Admins and owners can operate the server. They cannot use the admin UI to read arbitrary conversation content.

Operators can seeOperators cannot see through admin tools
Members, roles, room names, room countsMessage bodies
Verified email status and account metadata, when permissionedDirect-message contents
Storage, stream, projection, and system diagnosticsFile contents
Event-log diagnostics and safe request metadataPasswords, raw tokens, raw auth codes, or raw reset links

This is an intentional boundary. A future content moderation feature would need its own explicit permission and audit model.

Chatto encrypts message bodies and durable user PII before writing them to durable storage. Message bodies use purpose-scoped per-user data-encryption key epochs and authenticated encryption. Durable user events encrypt login, display name, and verified email fields separately from message bodies.
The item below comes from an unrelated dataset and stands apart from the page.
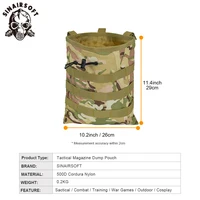 SINAIRSOFT Roll-up MOLLE Dump Pouch Tactical Magazine Recovery Pouch Outdoor Drawstring Mag Recycling Pouch Airsoft Hunting Gear 2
The built-in KMS stores key-encryption-key records in the ENCRYPTION_KEYS bucket. App-owned wrapped data-encryption-key records live in RUNTIME_STATE.

Operationally, this means:

  • copying only the JetStream data files is not enough to decrypt message bodies
  • key material must be backed up intentionally
  • key loss can make otherwise intact data unreadable
  • account deletion can make remaining ciphertext permanently unreadable

When a user deletes their account, or an operator deletes it through an authorized workflow, Chatto removes user-facing account state and shreds the user’s content-key references. Remaining encrypted message bodies and durable PII for that user become unreadable.

Deletion also removes related runtime state such as active credentials and push subscriptions. The visible timeline can keep durable public facts, but deleted-user content is no longer readable.

Backups are the place where privacy and disaster recovery meet. Decide up front whether your backup archive should include encryption keys.

Backup shapeUse when
Encrypted backup with --include-keysYou run a small self-hosted server and want the simplest reliable restore.
Data backup plus separate key exportYou want to store data and key material separately for stronger blast-radius control.
Data backup without keysYou intentionally want an archive that cannot decrypt message bodies or durable PII by itself.

Old backups can reintroduce data that was deleted after the backup was taken if the old backup also includes the keys needed to decrypt it. Set retention on local backup files, remote object-store backups, and storage-provider snapshots.

  1. Protect chatto.toml, [core].secret_key, cookie secrets, and encryption-key exports.
  2. Use encrypted backups for off-server storage.
  3. Test restores before you rely on a backup policy.
  4. Keep key export and data backup retention aligned with your deletion policy.
  5. Do not expose the operator socket to untrusted containers or users.
  6. Avoid logging raw login names, emails, identifiers, tokens, or full URLs in external automation.